Collected data:
-------
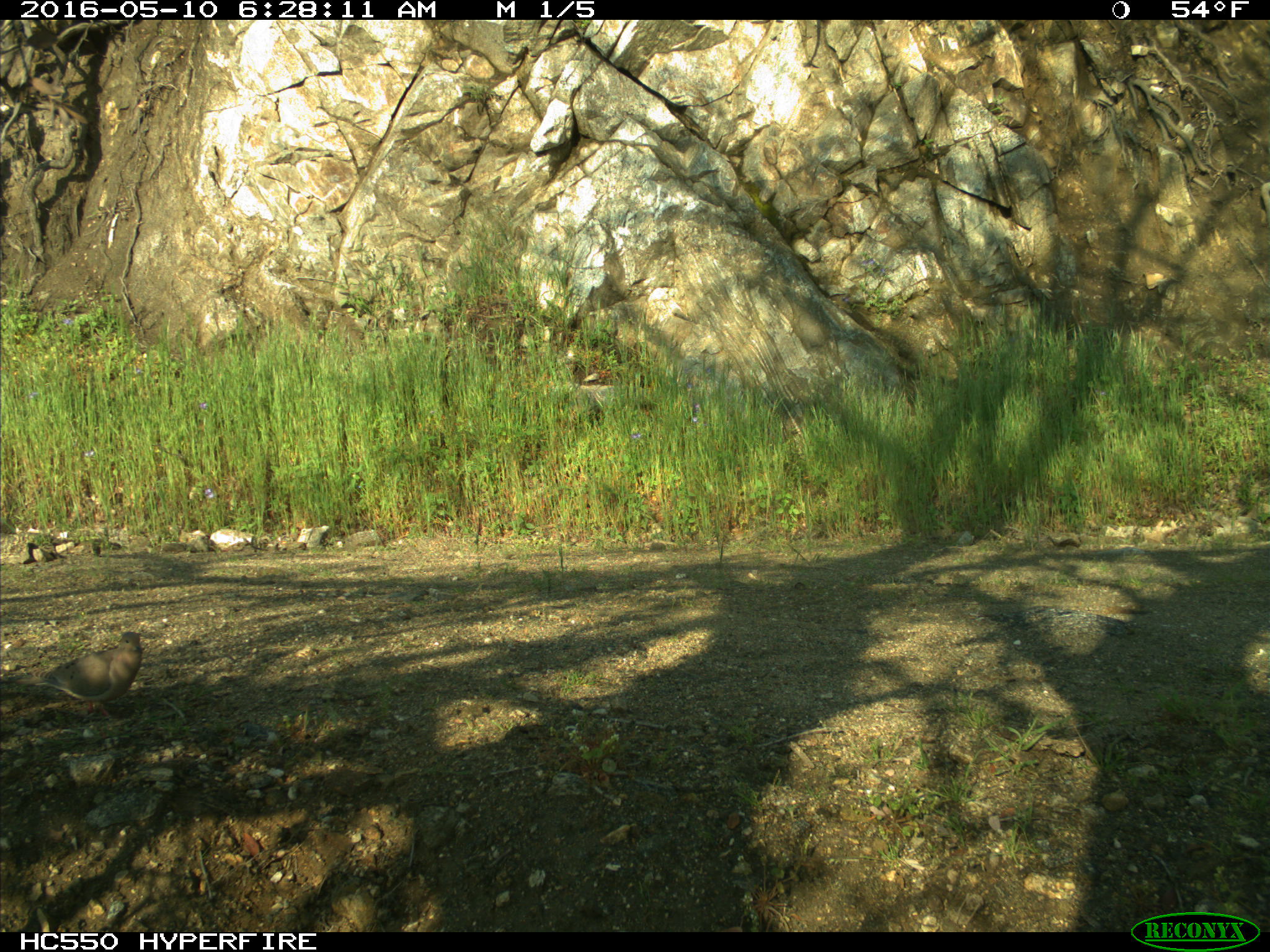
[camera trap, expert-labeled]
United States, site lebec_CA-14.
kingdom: Animalia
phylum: Chordata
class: Aves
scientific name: Aves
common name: birds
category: unidentified bird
-------
* PROBLEM STATEMENT: Return the lines of the data above in full and exactly, with no pictures.

* RESPONSE FOR THIS EXERCISE:
[camera trap, expert-labeled]
United States, site lebec_CA-14.
kingdom: Animalia
phylum: Chordata
class: Aves
scientific name: Aves
common name: birds
category: unidentified bird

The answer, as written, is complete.